The coreceptor used by HIV to infect CD4 cells (referred to as its tropism) affects how well standard HIV treatment works, according to a study published in the July 1 issue of The Journal of Infectious Diseases. This is the first study to suggest that viral tropism affects the response to treatments other than the drug Selzentry (maraviroc).

Toward the end of the last decade, scientists at the National Institutes of Health (NIH) made one of the most important discoveries regarding HIV: that the virus uses receptors other than CD4 to enter and infect T-cells. These coreceptors function somewhat like doorknobs, and HIV must first bind and attach to CD4, and then to one of two other coreceptors, either CCR5 or CXCR4, to enter cells.

After detecting these coreceptors, researchers made several other key discoveries. First, they found that people whose virus prefers to use CXCR4 tended to have lower CD4 counts and faster HIV disease progression than people whose virus prefers CCR5. Second, they found that those born without the ability to make the CCR5 coreceptor were highly resistant to HIV infection. This led to the development and approval of a drug to block CCR5, that drug being Selzentry. For Selzentry to work, however, a person must only carry CCR5-tropic virus and not CXCR4-tropic or mixed-tropic virus.

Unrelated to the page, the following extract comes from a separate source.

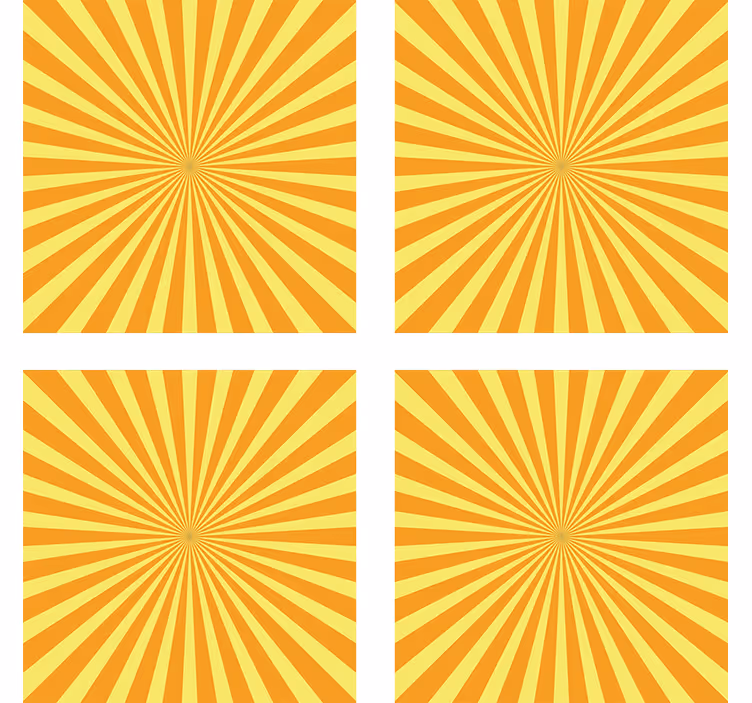 Bases para copos com motivo radiante de sol - TenStickers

What hasn’t been studied until now, however, is whether a person’s viral tropism would have an effect on antiretroviral (ARV) treatment responses to drugs other than Selzentry. To explore this, Eduardo Seclén, MD, and his colleagues from the Hospital Carlos III in Madrid, examined blood samples from HIV-positive people enrolled in the ARTEN study, which compared a regimen containing Viramune (nevirapine) to a regimen containing Norvir (ritonavir)–boosted Reyataz (atazanavir).

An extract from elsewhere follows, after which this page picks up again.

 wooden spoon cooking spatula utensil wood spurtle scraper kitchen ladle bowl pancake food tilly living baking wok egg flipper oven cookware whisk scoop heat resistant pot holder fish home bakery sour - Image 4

The participants in both groups were similar in most respects, and overall the study found that the two different regimens had similar efficacy. Seclén’s group, however, was interested not in how those treatments compared with one another, but in how a person’s HIV tropism would affect his or her response to starting either treatment.

Of the 482 participants in the study who were treated for at least 48 weeks, 14 percent had CXCR4-tropic virus at the start of the study. The rest had CCR5-tropic virus. Also, 22 percent had a strain of HIV (called a clade) other than clade B, the most common strain in Western Europe and the United States.

Seclén and his colleagues found that a person’s tropism significantly affected the response to treatment. Overall, while 92 percent of those with CCR5-tropic virus had an undetectable viral load after 48 weeks of treatment, this was true in only 77 percent of those with CXCR4-tropic virus. When multiple factors were considered, a person’s tropism remained significant until the 24-week point. In people with clade B virus, however, tropism was significant at both 24 and 48 weeks. Contrary to other studies, those with CXCR4-tropic virus had similar increases in CD4 counts as those with CCR5-tropic virus.

“In antiretroviral-naïve patients beginning antiretroviral therapy, baseline…tropism seems to be an independent predictor of virologic response,” conclude the authors, adding that “this observation may have important clinical implications for the monitoring of antiretroviral therapy and interpretation of comparative trials.”